§ **Task instructions**
Write out all of the entries exactly, please.

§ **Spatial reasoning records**
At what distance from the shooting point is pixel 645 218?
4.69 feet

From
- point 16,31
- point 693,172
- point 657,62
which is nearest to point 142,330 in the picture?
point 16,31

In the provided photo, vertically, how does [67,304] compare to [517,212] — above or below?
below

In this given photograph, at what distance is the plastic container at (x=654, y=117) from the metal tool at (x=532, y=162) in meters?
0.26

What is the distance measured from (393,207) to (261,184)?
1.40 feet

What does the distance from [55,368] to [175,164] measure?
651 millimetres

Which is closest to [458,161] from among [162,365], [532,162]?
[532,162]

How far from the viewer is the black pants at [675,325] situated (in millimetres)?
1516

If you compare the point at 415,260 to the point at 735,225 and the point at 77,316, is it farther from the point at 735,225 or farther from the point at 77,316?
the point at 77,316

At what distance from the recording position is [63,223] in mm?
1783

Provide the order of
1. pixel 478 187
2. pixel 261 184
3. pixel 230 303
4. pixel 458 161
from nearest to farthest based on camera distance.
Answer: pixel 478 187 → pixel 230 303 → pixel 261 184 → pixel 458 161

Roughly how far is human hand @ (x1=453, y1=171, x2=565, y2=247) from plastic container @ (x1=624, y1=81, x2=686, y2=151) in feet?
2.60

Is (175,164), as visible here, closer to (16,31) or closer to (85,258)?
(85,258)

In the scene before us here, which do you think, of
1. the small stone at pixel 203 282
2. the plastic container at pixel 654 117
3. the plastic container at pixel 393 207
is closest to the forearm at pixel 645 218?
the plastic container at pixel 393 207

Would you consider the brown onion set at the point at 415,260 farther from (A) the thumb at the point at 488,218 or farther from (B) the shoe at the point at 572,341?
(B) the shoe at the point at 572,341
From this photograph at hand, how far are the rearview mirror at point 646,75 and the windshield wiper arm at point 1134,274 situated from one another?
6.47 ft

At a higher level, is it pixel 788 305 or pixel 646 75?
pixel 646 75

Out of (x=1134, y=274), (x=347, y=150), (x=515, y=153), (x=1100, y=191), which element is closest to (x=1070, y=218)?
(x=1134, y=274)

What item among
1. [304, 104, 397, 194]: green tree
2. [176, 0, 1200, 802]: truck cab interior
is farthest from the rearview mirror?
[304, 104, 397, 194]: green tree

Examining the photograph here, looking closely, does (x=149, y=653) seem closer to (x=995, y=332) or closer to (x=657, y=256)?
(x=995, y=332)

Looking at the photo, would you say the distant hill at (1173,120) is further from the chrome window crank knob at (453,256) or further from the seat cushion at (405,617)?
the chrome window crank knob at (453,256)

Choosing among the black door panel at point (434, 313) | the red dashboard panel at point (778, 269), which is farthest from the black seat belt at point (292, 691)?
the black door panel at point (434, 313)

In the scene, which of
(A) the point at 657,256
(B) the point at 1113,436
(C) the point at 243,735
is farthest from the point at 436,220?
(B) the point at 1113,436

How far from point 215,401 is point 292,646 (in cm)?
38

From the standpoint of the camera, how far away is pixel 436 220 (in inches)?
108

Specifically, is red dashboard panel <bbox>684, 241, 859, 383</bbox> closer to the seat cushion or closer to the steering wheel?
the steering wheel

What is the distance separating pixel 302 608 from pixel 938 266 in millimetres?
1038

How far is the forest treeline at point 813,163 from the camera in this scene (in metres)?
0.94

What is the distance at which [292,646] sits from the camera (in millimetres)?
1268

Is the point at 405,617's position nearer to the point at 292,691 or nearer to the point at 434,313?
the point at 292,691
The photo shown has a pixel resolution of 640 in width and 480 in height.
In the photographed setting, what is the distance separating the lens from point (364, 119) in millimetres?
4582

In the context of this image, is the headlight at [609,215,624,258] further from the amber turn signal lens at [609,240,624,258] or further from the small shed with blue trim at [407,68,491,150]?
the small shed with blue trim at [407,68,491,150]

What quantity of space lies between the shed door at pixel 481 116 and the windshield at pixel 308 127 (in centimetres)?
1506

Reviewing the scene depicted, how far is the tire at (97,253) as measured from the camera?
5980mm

§ **Written answer**
At what distance from the shooting point is pixel 645 218?
4.69 feet

From
- point 16,31
- point 693,172
- point 657,62
which is nearest to point 142,330 in the picture?
point 16,31

In the provided photo, vertically, how does [67,304] compare to [517,212] — above or below?
below

In this given photograph, at what distance is the plastic container at (x=654, y=117) from the metal tool at (x=532, y=162) in meters?
0.26

What is the distance measured from (393,207) to (261,184)?
1.40 feet

What does the distance from [55,368] to [175,164] measure?
651 millimetres

Which is closest to [458,161] from among [162,365], [532,162]?
[532,162]

How far from the viewer is the black pants at [675,325] situated (in millimetres)?
1516

If you compare the point at 415,260 to the point at 735,225 and the point at 77,316, is it farther from the point at 735,225 or farther from the point at 77,316?
the point at 77,316

At what distance from the recording position is [63,223] in mm?
1783

Provide the order of
1. pixel 478 187
2. pixel 261 184
3. pixel 230 303
4. pixel 458 161
from nearest to farthest based on camera distance.
Answer: pixel 478 187 → pixel 230 303 → pixel 261 184 → pixel 458 161

Roughly how far is human hand @ (x1=453, y1=171, x2=565, y2=247) from plastic container @ (x1=624, y1=81, x2=686, y2=151) in feet?
2.60

Is (175,164), as visible here, closer to (16,31) or closer to (85,258)?
(85,258)

In the scene before us here, which do you think, of
1. the small stone at pixel 203 282
2. the plastic container at pixel 654 117
3. the plastic container at pixel 393 207
is closest to the forearm at pixel 645 218?
the plastic container at pixel 393 207

Would you consider the brown onion set at the point at 415,260 farther from (A) the thumb at the point at 488,218 or farther from (B) the shoe at the point at 572,341?
(B) the shoe at the point at 572,341
From this photograph at hand, how far are the rearview mirror at point 646,75 and the windshield wiper arm at point 1134,274 situated from one another?
6.47 ft

At a higher level, is it pixel 788 305 or pixel 646 75?
pixel 646 75

Out of (x=1134, y=274), (x=347, y=150), (x=515, y=153), (x=1100, y=191), which element is closest to (x=1070, y=218)?
(x=1134, y=274)

What item among
1. [304, 104, 397, 194]: green tree
2. [176, 0, 1200, 802]: truck cab interior
is farthest from the rearview mirror?
[304, 104, 397, 194]: green tree

Examining the photograph here, looking closely, does (x=149, y=653) seem closer to (x=995, y=332) or closer to (x=657, y=256)?
(x=995, y=332)

Looking at the photo, would you say the distant hill at (1173,120) is further from the chrome window crank knob at (453,256) or further from the seat cushion at (405,617)?
the chrome window crank knob at (453,256)

Choosing among the black door panel at point (434, 313) | the red dashboard panel at point (778, 269), which is farthest from the black seat belt at point (292, 691)?
the black door panel at point (434, 313)

In the scene, which of
(A) the point at 657,256
(B) the point at 1113,436
(C) the point at 243,735
is farthest from the point at 436,220?
(B) the point at 1113,436

How far from point 215,401 is point 292,646 (in cm)?
38

From the standpoint of the camera, how far away is pixel 436 220 (in inches)?
108

Specifically, is red dashboard panel <bbox>684, 241, 859, 383</bbox> closer to the seat cushion or closer to the steering wheel?
the steering wheel

What is the distance separating pixel 302 608 from pixel 938 266 in millimetres?
1038

How far is the forest treeline at point 813,163 from the camera in this scene (in metres)?
0.94

What is the distance at which [292,646] sits from the camera (in millimetres)?
1268

Is the point at 405,617's position nearer to the point at 292,691 or nearer to the point at 434,313?
the point at 292,691
The photo shown has a pixel resolution of 640 in width and 480 in height.
In the photographed setting, what is the distance separating the lens from point (364, 119) in millimetres?
4582

In the context of this image, is the headlight at [609,215,624,258] further from the amber turn signal lens at [609,240,624,258] or further from the small shed with blue trim at [407,68,491,150]?
the small shed with blue trim at [407,68,491,150]

What quantity of space lies between the shed door at pixel 481 116 and the windshield at pixel 308 127 (in centimetres)?
1506

Reviewing the scene depicted, how far is the tire at (97,253) as measured from the camera?
5980mm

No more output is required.